Bahreïn, seul pays du Golfe peuplé d'une majorité chiite, renouvelle samedi sa Chambre des députés alors que les tensions confessionnelles inter-musulmanes restent vives.
"À l’approche des élections générales du 23 octobre prochain, la situation intérieure pourrait se tendre". Cette mise en garde destinée aux touristes désireux de se rendre au Bahreïn, émane du ministère français des Affaires étrangères. Et pour cause, la campagne électorale des élections législatives et municipales du royaume se déroule sur fond de tensions dans le seul pays du Golfe peuplé d'une majorité de chiites (70 %), mais gouverné par la dynastie sunnite Al Khalifa.
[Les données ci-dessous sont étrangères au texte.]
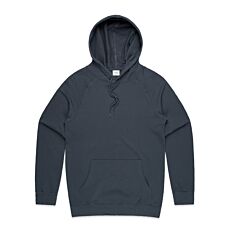 The Mens Premium Hood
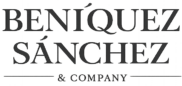 Beniquez Sanchez and Company
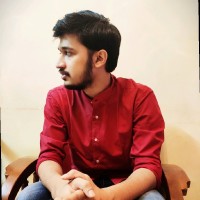 Manajeet Patil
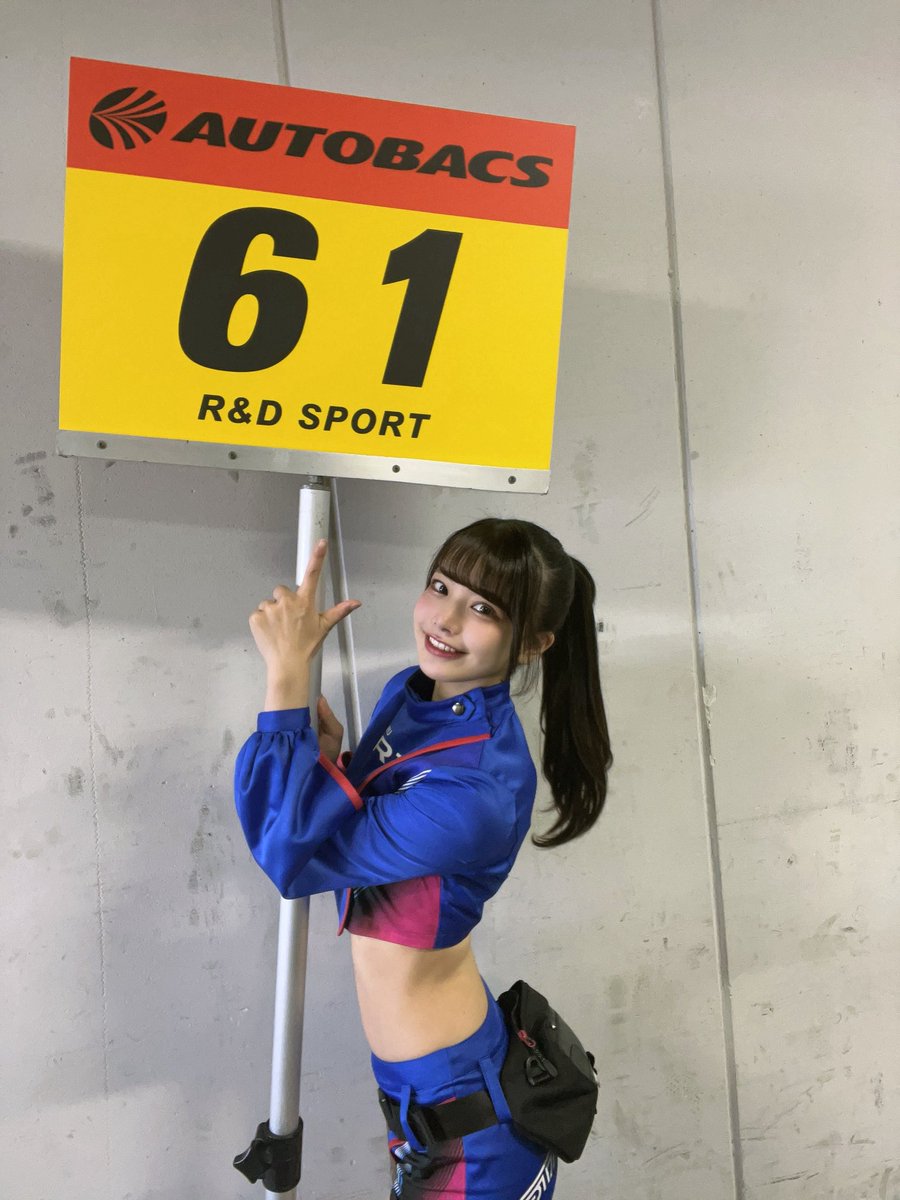 りんごじゅーす@まさる (@30R20GT) / Posts / X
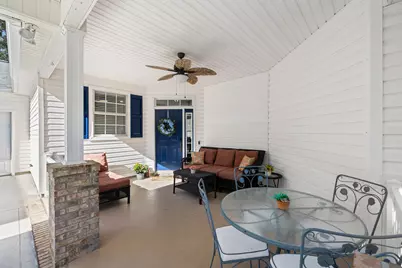 4317 American Poets Drive, Niceville, FL 32578 - Photo 5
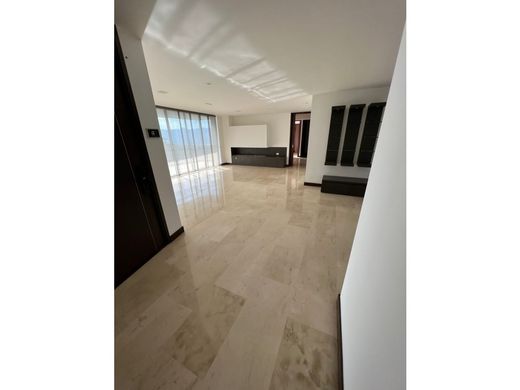 Apartament w Medellín, Departamento de Antioquia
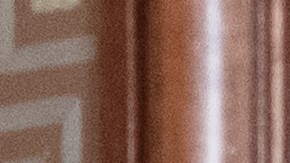 Discusión del presupuesto federal en el Congreso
La tension est montée d’un cran après l'inculpation, début septembre, de 23 activistes de l'opposition chiite, accusés de comploter en vue de renverser la monarchie. Hasard du calendrier ou précaution des autorités, leur procès devant la Haute cour pénale aura lieu le 28 octobre, soit quelques jours à peine après les élections. Parmi les accusés figurent Abdeljalil al-Singace, un leader du Mouvement des libertés et de la démocratie (HAQ), une association politique chiite interdite, Mohammed Saïd, un dirigeant du Centre pour les droits de l'homme au Bahreïn, et deux religieux chiites, cheikh Mohammed al-Moqdad et cheikh Saïd al-Nouri. Par ailleurs, quelque 250 détenus chiites arrêtés avant les élections au Bahreïn risquent d'être torturés, selon Amnesty International, tandis que l'on accuse le pouvoir d’avoir opéré "un retour à l'autoritarisme".
Discriminations
Une série d’évènements qui n’a pu que conforter le sentiment d’exclusion de la majorité chiite, fréquemment soupçonnée par les compatriotes sunnites d’entretenir des rapports ambigus avec l’Iran, la mère patrie de leur communauté. Une accusation sans fondements assurent de leur côté les leaders chiites. "La discrimination confessionnelle dont sont victimes les chiites au Bahreïn est bien réelle, il faut y mettre un terme, notamment sur le plan politique", déclare à France24.com, Abdel Nabi Salmane, ancien député et vice-président de la Tribune démocratique progressiste.
Mercredi, le chef du principal groupe de l'opposition chiite au Bahreïn est allé jusqu’à contester le monopole du pouvoir détenu par la famille royale, réclamant que le poste de Premier ministre ne soit plus occupé par l’un de ses membres. "Il est inadmissible que le pouvoir soit le monopole d'une seule famille, à laquelle nous devons (pourtant) respect et considération. Nous attendons le jour où un enfant du peuple, qu'il soit sunnite ou chiite (...), pourra accéder au poste de Premier ministre", a lancé cheikh Ali Salmane, chef de l'Association de l'entente nationale islamique ou Wefaq. Cette association, les partis politiques étant interdits, présente 18 candidats pour l'élection de la Chambre des députés aux pouvoirs limités. Si les dernières législatives de 2006 avaient été remportées par des partis islamistes, Wefaq avait réussi à gagner 17 des 40 sièges.
Samedi, 127 candidats, dont 8 femmes, seront en lice pour 35 des 40 sièges de la Chambre des députés. Leur sort, qui semble joué d'avance selon l'opposition qui dénonce des risques de fraude, est désormais entre les mains des quelques 318 000 électeurs.